Parks was true to his word. He stopped and got Khentakhi to take to the beach – a Streetwise Feast. And not just R29 airtime – R110! She had never had so much before. How could she thank him?
“Aren’t you going to call your friends now?” he teased her. They were coming up to Sunrise Circle. She could see the beach.
“Later,” she said. She liked the way it sounded so casual and grown-up. She didn’t want to be a silly schoolgirl with him, on the cell to her friends all the time, talking nonsense about boys and stuff that wasn’t important. No, phoning Lettie and Asanda was the last thing she wanted to do right now.
Parks pulled into the parking lot in front of the water slides. He grabbed the KFC bag from behind his seat. Then he opened the tub and tossed a piece of chicken at the gaadjie, like he was a dog. “To shut him up,” he laughed.
There were other couples strolling down the beach, hand in hand. As they walked down onto the sand, Parks put his arm around Busi and pulled her close. The comforting warmth of his body next to hers made her want to cry. Her granny gave her a quick hug sometimes. But her mom and dad – she couldn’t remember the last time they had hugged her, or held her close. They had been gone for so long. And she realised how lonely she had been.
The sea was pearly grey and still, like the sky. Not a wave in sight. Like a magician, Parks pulled one thing after another out of his bag of tricks: a blanket, two glasses, a bottle of champagne, KFC.
“Let’s celebrate,” he said, filling their glasses. Busi had never had champagne before. It was what movie stars drank. She had only had a sip or two of beer at a tavern once, with a boy who couldn’t afford to buy her a Savannah.
“What?” she said. “What are we celebrating?”
“You. We’re celebrating you.” Parks leaned over and kissed her cheek.
When they got back into the taxi to go home, it was getting dark. They had splashed in the shallow water. He had picked up shells for her and told her she was clever and funny and beautiful.

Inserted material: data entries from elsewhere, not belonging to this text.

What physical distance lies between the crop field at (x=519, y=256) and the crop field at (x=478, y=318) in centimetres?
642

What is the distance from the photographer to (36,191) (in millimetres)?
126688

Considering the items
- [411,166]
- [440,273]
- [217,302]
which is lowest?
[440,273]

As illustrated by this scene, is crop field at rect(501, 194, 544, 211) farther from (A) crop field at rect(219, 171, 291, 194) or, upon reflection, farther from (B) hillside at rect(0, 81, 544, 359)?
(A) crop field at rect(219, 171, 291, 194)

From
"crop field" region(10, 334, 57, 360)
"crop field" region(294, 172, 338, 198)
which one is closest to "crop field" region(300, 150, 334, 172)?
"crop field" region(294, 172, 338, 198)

The champagne made her feel dizzy with love. Not even the gaadjie’s coarse voice irritated her. And when Parks stopped at the end of her road he leaned over and took her hand. “I’ve had such a good time,” he said. “You make me happy. You’re my sugar baby, Busi – so sweet and so cute.” Then he kissed her on the lips.

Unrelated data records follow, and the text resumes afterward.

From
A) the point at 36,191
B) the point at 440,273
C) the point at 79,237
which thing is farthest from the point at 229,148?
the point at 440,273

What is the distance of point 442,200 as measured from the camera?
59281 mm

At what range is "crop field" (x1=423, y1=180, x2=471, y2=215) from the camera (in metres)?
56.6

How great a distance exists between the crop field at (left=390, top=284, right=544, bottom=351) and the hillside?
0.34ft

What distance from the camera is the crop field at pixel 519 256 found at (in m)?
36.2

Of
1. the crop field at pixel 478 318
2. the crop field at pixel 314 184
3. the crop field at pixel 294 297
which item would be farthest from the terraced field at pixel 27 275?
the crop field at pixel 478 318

It was different from awkward schoolboy kisses. This was dreamy. His lips were soft and warm and firm. She was lost. When his cell phone beeped with a message, he pulled away, reluctantly. “I could do this all night,” he said. “But I’ve got some business to attend to …”
“Bye, cutie pie.” The sound of the gaadjie’s voice startled her. It was the first time he had spoken. He was waving his fingers at her and licking his lips. He had watched them kissing! Ugh!
After Parks had left Busi stood and gazed down the road after him. She felt dazed, like she had just woken up and didn’t know where she was. She was still lost in the clouds when Unathi came up behind her. He jolted her out of her dream world and back to the cold, dirty street. “I didn’t recognise the taxi,” he said. “Or the driver.”
“A friend,” Busi said quickly.
“Of your father’s?” Unathi’s voice was bitter. And
when she didn’t reply, he added, “Lettie and Asanda were worried when you didn’t pitch for soccer.”
“I don’t see them here?” she said, looking around, “What are you, their messenger boy?” They were cruel words and she saw that she had hurt him. But he deserved it, stalking her like that. She turned her back on him and started to walk home.
“Be careful with your taxi driver,” Unathi called after her. “Be careful, Busi. Remember Ebenezer. Sometimes people aren’t what they seem.”